Adaptation des races
Cela me pousse à soulever la question de la race Beni Guil et la race Ouled Jellal dans
l’oriental. Darwin (1859) dans son livre sur l’origine des espèces et la sélection naturelle a
montré qu’il n’y a de place ni aux mauvais ni aux faibles, mais plutôt aux meilleurs et aux
plus forts. Dans notre contexte sur les races, je dirai aux races les plus productives. Ainsi, si
dans l’oriental, berceau de la race Beni Guil, celle-ci n’arrive pas à prendre le dessus sur la
race Ouled Jellal, qui est étrangère à ce milieu, c’est à dire que si elle ne réalise pas des
productivités meilleures, elle n’a qu’à céder sa place. Notre objectif doit être la productivité et
la rentabilité du troupeau. Si la race Ouled Jellal a sa place dans l’échiquier marocain des
races, pourquoi ne pas la parrainer et l’adopter, quitte à lui changer de nom. L’histoire montre
qu’il y a des pays qui sont peuplés uniquement par des races étrangères et qui sont
actuellement de grands exportateurs de produits ovins. L’Australie est un exemple.
Néanmoins, il ne faut pas interpréter mes propos comme si je prône l’élimination des
races locales, ce n’est pas mon intention. Les races locales doivent être au contraire
préservées et améliorées dans le milieu où elles produisent le plus, parce que c’est notre
patrimoine.
Darwin, C., 1959 ; On the Origin of Species by Means of Natural Selection. Murray, London.

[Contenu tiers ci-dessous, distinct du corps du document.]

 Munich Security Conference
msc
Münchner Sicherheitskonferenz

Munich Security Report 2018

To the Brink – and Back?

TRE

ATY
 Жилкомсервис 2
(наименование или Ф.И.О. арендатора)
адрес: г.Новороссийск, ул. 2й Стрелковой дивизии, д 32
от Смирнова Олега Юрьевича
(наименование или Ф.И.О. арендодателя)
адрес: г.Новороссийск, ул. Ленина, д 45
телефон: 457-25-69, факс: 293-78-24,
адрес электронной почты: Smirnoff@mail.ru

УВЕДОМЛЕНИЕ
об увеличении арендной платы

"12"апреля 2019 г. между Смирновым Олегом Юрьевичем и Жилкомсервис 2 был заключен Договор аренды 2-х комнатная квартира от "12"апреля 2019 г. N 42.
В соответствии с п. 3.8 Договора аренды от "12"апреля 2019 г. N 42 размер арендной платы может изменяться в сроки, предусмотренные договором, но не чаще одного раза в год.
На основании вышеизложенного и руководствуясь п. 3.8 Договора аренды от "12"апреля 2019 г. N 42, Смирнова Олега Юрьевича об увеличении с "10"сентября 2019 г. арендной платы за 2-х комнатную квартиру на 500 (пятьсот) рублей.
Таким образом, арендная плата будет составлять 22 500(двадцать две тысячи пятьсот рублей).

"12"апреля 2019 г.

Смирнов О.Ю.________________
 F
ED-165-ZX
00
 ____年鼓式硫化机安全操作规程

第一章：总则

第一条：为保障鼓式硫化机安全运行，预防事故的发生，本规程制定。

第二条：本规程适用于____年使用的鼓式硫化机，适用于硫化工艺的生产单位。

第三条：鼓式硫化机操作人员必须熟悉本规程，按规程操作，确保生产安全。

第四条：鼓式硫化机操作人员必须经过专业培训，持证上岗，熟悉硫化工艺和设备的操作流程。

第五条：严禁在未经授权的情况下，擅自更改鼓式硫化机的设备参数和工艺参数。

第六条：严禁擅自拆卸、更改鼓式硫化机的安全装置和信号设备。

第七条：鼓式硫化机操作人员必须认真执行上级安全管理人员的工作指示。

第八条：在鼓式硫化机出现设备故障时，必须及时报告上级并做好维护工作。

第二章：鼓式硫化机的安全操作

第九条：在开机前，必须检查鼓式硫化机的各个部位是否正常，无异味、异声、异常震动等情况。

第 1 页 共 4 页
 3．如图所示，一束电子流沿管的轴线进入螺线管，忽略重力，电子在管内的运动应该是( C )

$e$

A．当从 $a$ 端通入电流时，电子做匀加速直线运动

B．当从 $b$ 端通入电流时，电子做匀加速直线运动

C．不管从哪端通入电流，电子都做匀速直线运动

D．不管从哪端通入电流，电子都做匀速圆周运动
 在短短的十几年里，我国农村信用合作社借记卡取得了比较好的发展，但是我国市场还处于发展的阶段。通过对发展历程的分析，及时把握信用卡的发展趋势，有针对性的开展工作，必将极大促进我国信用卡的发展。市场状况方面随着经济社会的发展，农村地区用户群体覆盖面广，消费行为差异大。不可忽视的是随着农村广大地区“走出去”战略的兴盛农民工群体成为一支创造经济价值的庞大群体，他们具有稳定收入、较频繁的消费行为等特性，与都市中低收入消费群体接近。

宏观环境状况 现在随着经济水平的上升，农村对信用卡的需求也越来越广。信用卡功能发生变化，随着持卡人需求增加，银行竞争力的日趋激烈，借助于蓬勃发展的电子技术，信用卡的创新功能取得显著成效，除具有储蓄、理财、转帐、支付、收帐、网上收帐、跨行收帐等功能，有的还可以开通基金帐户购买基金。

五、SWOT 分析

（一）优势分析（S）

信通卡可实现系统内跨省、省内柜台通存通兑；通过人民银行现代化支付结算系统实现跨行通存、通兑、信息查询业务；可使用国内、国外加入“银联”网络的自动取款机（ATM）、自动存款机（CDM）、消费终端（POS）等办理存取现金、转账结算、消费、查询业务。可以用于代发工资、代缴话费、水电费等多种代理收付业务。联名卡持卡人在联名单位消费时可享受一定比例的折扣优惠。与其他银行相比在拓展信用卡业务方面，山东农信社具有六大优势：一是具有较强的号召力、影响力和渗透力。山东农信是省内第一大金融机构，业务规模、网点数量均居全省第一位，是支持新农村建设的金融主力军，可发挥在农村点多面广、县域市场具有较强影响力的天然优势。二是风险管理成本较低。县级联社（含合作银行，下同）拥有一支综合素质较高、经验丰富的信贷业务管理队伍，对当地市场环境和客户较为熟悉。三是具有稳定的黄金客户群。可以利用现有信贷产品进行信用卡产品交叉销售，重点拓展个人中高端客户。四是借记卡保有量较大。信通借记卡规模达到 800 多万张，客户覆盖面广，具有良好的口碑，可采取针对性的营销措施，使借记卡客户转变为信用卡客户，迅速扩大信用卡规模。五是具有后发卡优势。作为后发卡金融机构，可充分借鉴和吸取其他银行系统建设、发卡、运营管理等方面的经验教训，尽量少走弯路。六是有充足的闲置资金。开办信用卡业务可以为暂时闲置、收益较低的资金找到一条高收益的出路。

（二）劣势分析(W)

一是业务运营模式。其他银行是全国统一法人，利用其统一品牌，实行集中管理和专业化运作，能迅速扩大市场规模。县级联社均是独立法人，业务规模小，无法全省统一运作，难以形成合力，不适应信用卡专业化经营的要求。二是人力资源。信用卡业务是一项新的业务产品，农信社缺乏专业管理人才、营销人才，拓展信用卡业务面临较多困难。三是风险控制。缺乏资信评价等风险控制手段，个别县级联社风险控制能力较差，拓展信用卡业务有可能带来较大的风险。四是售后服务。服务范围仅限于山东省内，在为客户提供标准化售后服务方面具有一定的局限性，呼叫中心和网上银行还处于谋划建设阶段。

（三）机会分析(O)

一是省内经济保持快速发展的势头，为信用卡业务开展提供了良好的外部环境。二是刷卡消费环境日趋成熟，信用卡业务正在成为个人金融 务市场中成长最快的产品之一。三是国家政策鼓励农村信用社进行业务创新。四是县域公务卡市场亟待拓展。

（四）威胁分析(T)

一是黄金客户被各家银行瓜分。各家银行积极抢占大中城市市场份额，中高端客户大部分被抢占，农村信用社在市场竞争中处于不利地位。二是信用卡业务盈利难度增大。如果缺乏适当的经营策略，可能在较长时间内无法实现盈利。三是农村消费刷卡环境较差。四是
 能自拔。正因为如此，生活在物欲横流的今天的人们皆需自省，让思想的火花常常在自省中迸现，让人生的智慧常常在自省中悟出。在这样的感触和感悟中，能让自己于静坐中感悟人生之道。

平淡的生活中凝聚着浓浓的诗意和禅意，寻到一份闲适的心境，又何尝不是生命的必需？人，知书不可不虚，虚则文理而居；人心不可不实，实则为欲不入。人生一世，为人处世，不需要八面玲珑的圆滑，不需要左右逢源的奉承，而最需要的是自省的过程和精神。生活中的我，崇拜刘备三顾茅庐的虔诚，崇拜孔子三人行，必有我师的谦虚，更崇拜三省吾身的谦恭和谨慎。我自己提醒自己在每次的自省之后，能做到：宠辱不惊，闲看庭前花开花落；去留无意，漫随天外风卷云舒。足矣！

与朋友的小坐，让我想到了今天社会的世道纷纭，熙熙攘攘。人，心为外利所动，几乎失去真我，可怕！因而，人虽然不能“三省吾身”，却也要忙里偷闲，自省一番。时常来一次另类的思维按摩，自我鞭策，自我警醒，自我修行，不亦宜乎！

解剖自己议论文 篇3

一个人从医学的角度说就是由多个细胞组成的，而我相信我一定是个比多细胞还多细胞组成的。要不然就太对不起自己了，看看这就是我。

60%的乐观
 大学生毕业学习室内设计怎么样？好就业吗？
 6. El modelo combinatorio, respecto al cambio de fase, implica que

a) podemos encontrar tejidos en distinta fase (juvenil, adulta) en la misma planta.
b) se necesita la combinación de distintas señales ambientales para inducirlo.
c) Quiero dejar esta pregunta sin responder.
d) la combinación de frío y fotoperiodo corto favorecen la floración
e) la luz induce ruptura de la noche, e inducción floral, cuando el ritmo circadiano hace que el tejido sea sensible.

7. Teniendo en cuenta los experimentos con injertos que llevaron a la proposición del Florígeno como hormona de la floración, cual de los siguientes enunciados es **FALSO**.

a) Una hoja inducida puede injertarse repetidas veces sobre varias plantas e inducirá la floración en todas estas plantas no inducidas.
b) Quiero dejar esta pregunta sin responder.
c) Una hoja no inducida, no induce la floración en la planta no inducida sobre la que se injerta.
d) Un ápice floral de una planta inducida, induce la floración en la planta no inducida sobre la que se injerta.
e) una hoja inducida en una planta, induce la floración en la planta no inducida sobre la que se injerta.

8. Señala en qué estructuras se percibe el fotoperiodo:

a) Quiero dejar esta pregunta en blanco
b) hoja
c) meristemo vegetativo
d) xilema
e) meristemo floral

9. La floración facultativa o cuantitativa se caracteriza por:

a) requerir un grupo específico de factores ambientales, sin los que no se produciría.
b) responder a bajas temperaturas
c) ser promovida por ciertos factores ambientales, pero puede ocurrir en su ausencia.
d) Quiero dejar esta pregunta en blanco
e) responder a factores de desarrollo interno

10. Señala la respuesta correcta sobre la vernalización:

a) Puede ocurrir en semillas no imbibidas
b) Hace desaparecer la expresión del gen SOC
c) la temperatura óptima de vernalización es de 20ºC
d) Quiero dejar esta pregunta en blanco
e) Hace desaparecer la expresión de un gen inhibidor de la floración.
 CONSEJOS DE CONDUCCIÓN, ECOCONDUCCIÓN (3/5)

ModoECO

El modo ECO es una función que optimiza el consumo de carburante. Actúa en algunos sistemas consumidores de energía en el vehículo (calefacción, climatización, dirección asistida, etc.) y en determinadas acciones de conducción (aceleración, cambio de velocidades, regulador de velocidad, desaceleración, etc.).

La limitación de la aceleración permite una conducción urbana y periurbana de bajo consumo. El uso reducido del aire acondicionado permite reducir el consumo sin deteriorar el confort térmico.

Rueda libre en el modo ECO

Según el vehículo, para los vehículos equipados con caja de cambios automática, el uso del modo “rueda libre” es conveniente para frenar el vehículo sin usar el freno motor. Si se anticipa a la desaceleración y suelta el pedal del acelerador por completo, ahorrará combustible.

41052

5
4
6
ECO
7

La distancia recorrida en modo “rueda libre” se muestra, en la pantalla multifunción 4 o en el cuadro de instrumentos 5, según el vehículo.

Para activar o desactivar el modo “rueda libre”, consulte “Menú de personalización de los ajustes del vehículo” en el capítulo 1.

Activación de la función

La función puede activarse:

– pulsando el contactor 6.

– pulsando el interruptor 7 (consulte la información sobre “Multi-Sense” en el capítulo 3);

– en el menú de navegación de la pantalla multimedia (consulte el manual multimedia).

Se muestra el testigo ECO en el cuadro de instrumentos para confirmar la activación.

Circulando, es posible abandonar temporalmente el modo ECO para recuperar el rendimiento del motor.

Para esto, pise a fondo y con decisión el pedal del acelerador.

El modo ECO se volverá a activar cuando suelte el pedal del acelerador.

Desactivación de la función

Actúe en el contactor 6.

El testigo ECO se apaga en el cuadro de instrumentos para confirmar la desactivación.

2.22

Ce que je reproche au travail de la CNSM est que cette étape de sélection sur l’apparence
externe et sur les valeurs phénotypiques brutes a pris plus de temps qu’il n’en faut, alors
qu’on devrait passer à la sélection sur les valeurs génétiques ou index de sélection depuis
longtemps.
L’exemple de la race Holstein est frappant. La race Pie Noire est divisée en deux
rameaux ayant la même origine: Holstein en Amérique du Nord et Frison en Europe.
Contrairement aux européens qui se sont beaucoup intéressés au standard de la race (la
fameuse ceinture noire au niveau des épaules), les américains ont accordé plus d’importance
aux productions et ont ignoré le standard. Actuellement, à l’échelle internationale, le
phénomène de la holsteinisation n’a presque épargné aucune race.